[Instructions for the task]
Turn every line of the material below into a JSON list of strings, one string per line. Leave out blank lines and the pictures.

[Entries drawn from a collection]
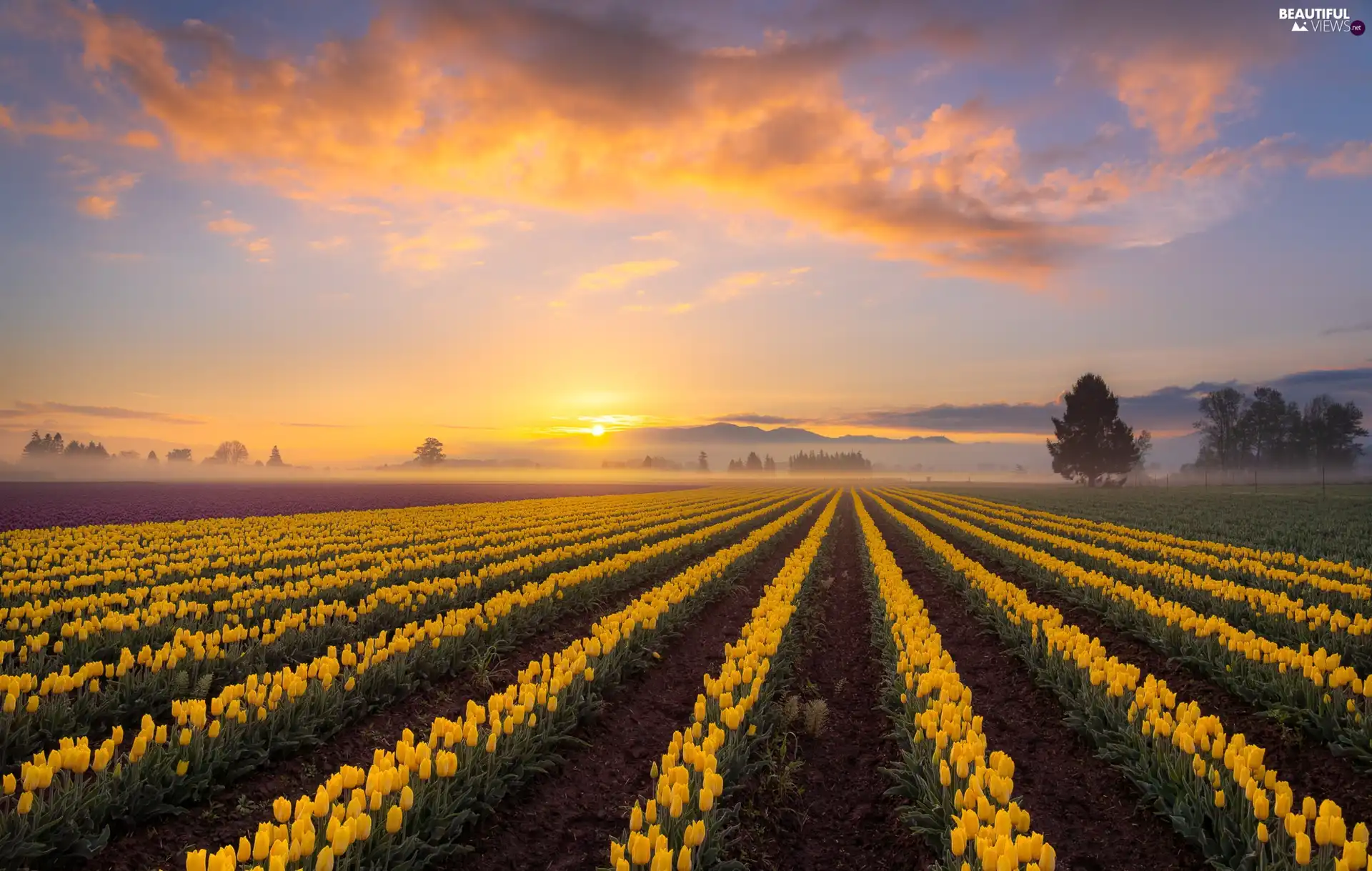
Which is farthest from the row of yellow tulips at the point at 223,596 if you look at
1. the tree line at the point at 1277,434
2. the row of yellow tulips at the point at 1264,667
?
the tree line at the point at 1277,434

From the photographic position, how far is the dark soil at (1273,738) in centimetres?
532

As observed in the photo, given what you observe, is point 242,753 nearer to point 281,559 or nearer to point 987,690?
point 987,690

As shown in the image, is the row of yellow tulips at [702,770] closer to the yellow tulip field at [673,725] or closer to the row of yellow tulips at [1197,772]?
the yellow tulip field at [673,725]

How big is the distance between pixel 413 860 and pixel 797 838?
3031 mm

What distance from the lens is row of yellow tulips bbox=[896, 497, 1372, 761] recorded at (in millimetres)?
5879

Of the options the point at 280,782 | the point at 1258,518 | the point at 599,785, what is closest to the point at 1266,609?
the point at 599,785

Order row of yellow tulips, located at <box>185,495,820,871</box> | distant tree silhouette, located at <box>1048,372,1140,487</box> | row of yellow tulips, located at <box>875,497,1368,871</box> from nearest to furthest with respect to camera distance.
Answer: row of yellow tulips, located at <box>185,495,820,871</box>
row of yellow tulips, located at <box>875,497,1368,871</box>
distant tree silhouette, located at <box>1048,372,1140,487</box>

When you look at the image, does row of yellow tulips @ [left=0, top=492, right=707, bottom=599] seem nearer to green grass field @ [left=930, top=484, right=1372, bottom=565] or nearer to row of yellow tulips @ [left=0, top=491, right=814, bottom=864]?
row of yellow tulips @ [left=0, top=491, right=814, bottom=864]

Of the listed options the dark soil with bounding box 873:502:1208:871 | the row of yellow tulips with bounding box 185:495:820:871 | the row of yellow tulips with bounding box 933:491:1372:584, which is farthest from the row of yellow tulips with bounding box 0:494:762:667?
the row of yellow tulips with bounding box 933:491:1372:584

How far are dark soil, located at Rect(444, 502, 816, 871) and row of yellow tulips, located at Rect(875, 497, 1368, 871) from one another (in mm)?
4009

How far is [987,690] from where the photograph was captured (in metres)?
8.19

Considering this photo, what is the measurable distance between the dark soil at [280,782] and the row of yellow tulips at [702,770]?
4.41 feet

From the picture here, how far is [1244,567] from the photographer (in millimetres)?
13641

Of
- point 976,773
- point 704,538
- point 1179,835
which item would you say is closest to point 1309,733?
point 1179,835
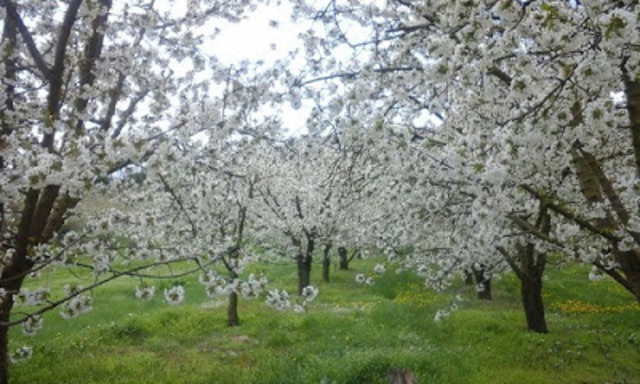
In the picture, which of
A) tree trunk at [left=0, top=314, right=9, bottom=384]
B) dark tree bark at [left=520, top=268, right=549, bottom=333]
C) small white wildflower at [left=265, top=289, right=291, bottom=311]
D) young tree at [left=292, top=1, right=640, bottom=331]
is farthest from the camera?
dark tree bark at [left=520, top=268, right=549, bottom=333]

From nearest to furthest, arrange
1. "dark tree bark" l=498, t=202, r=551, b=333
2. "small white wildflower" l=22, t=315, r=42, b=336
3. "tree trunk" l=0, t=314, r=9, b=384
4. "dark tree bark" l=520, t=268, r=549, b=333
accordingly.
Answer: "small white wildflower" l=22, t=315, r=42, b=336
"tree trunk" l=0, t=314, r=9, b=384
"dark tree bark" l=498, t=202, r=551, b=333
"dark tree bark" l=520, t=268, r=549, b=333

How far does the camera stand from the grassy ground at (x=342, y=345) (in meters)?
10.4

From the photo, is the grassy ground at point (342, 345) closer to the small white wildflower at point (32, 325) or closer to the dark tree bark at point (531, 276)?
the dark tree bark at point (531, 276)

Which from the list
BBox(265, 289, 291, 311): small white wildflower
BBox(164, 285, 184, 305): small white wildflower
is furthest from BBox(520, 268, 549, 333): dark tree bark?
BBox(164, 285, 184, 305): small white wildflower

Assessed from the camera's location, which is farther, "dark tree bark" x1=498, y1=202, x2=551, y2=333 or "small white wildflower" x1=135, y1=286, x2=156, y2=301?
"dark tree bark" x1=498, y1=202, x2=551, y2=333

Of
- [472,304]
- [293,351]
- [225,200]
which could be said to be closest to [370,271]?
[472,304]

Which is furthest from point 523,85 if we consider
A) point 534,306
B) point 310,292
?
point 534,306

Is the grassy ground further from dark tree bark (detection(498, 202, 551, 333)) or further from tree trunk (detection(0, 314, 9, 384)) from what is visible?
tree trunk (detection(0, 314, 9, 384))

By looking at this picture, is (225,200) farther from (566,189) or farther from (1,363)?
(566,189)

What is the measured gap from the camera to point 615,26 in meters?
3.19

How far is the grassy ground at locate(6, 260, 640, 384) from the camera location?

[Written solution]
[
  "Which is farthest from the row of yellow tulips at the point at 223,596 if you look at",
  "1. the tree line at the point at 1277,434",
  "2. the row of yellow tulips at the point at 1264,667",
  "?",
  "the tree line at the point at 1277,434",
  "From the photographic position, how far is the dark soil at (1273,738) in centimetres?",
  "532",
  "As observed in the photo, given what you observe, is point 242,753 nearer to point 281,559 or nearer to point 987,690?",
  "point 987,690",
  "As shown in the image, is the row of yellow tulips at [702,770] closer to the yellow tulip field at [673,725] or closer to the row of yellow tulips at [1197,772]?",
  "the yellow tulip field at [673,725]",
  "How big is the distance between pixel 413 860 and pixel 797 838?",
  "3031 mm",
  "What distance from the lens is row of yellow tulips bbox=[896, 497, 1372, 761] recorded at (in millimetres)?",
  "5879",
  "Of the options the point at 280,782 | the point at 1258,518 | the point at 599,785, what is closest to the point at 1266,609?",
  "the point at 599,785",
  "Order row of yellow tulips, located at <box>185,495,820,871</box> | distant tree silhouette, located at <box>1048,372,1140,487</box> | row of yellow tulips, located at <box>875,497,1368,871</box> from nearest to furthest with respect to camera distance.",
  "Answer: row of yellow tulips, located at <box>185,495,820,871</box>",
  "row of yellow tulips, located at <box>875,497,1368,871</box>",
  "distant tree silhouette, located at <box>1048,372,1140,487</box>",
  "When you look at the image, does row of yellow tulips @ [left=0, top=492, right=707, bottom=599] seem nearer to green grass field @ [left=930, top=484, right=1372, bottom=565] or nearer to row of yellow tulips @ [left=0, top=491, right=814, bottom=864]?",
  "row of yellow tulips @ [left=0, top=491, right=814, bottom=864]",
  "Of the listed options the dark soil with bounding box 873:502:1208:871 | the row of yellow tulips with bounding box 185:495:820:871 | the row of yellow tulips with bounding box 933:491:1372:584, which is farthest from the row of yellow tulips with bounding box 0:494:762:667?",
  "the row of yellow tulips with bounding box 933:491:1372:584",
  "How far are dark soil, located at Rect(444, 502, 816, 871) and row of yellow tulips, located at Rect(875, 497, 1368, 871) from one another (in mm)?",
  "4009",
  "How far is [987,690] from where the photograph was captured (in metres)?",
  "8.19",
  "Considering this photo, what is the measurable distance between the dark soil at [280,782] and the row of yellow tulips at [702,770]?",
  "4.41 feet",
  "From the picture here, how far is [1244,567] from the photographer (in millimetres)?",
  "13641",
  "Of",
  "- point 976,773",
  "- point 704,538",
  "- point 1179,835",
  "which item would you say is closest to point 1309,733?",
  "point 1179,835",
  "In the picture, which of",
  "A) tree trunk at [left=0, top=314, right=9, bottom=384]",
  "B) dark tree bark at [left=520, top=268, right=549, bottom=333]",
  "C) small white wildflower at [left=265, top=289, right=291, bottom=311]",
  "D) young tree at [left=292, top=1, right=640, bottom=331]",
  "is farthest from the camera?",
  "dark tree bark at [left=520, top=268, right=549, bottom=333]",
  "From nearest to furthest, arrange",
  "1. \"dark tree bark\" l=498, t=202, r=551, b=333",
  "2. \"small white wildflower\" l=22, t=315, r=42, b=336",
  "3. \"tree trunk\" l=0, t=314, r=9, b=384",
  "4. \"dark tree bark\" l=520, t=268, r=549, b=333",
  "accordingly.",
  "Answer: \"small white wildflower\" l=22, t=315, r=42, b=336",
  "\"tree trunk\" l=0, t=314, r=9, b=384",
  "\"dark tree bark\" l=498, t=202, r=551, b=333",
  "\"dark tree bark\" l=520, t=268, r=549, b=333",
  "How far does the camera stand from the grassy ground at (x=342, y=345) (in meters)?",
  "10.4",
  "From the photo, is the grassy ground at point (342, 345) closer to the small white wildflower at point (32, 325) or closer to the dark tree bark at point (531, 276)?",
  "the dark tree bark at point (531, 276)",
  "Which from the list",
  "BBox(265, 289, 291, 311): small white wildflower",
  "BBox(164, 285, 184, 305): small white wildflower",
  "is furthest from BBox(520, 268, 549, 333): dark tree bark?",
  "BBox(164, 285, 184, 305): small white wildflower",
  "Assessed from the camera's location, which is farther, \"dark tree bark\" x1=498, y1=202, x2=551, y2=333 or \"small white wildflower\" x1=135, y1=286, x2=156, y2=301?",
  "\"dark tree bark\" x1=498, y1=202, x2=551, y2=333",
  "Of",
  "- [472,304]",
  "- [293,351]",
  "- [225,200]",
  "which could be said to be closest to [370,271]?",
  "[472,304]",
  "Which is furthest from point 523,85 if we consider",
  "A) point 534,306",
  "B) point 310,292",
  "?",
  "point 534,306",
  "Is the grassy ground further from dark tree bark (detection(498, 202, 551, 333)) or further from tree trunk (detection(0, 314, 9, 384)) from what is visible?",
  "tree trunk (detection(0, 314, 9, 384))",
  "By looking at this picture, is (225,200) farther from (566,189) or farther from (1,363)?",
  "(566,189)",
  "What is the measured gap from the camera to point 615,26 in meters?",
  "3.19",
  "How far is the grassy ground at locate(6, 260, 640, 384) from the camera location?"
]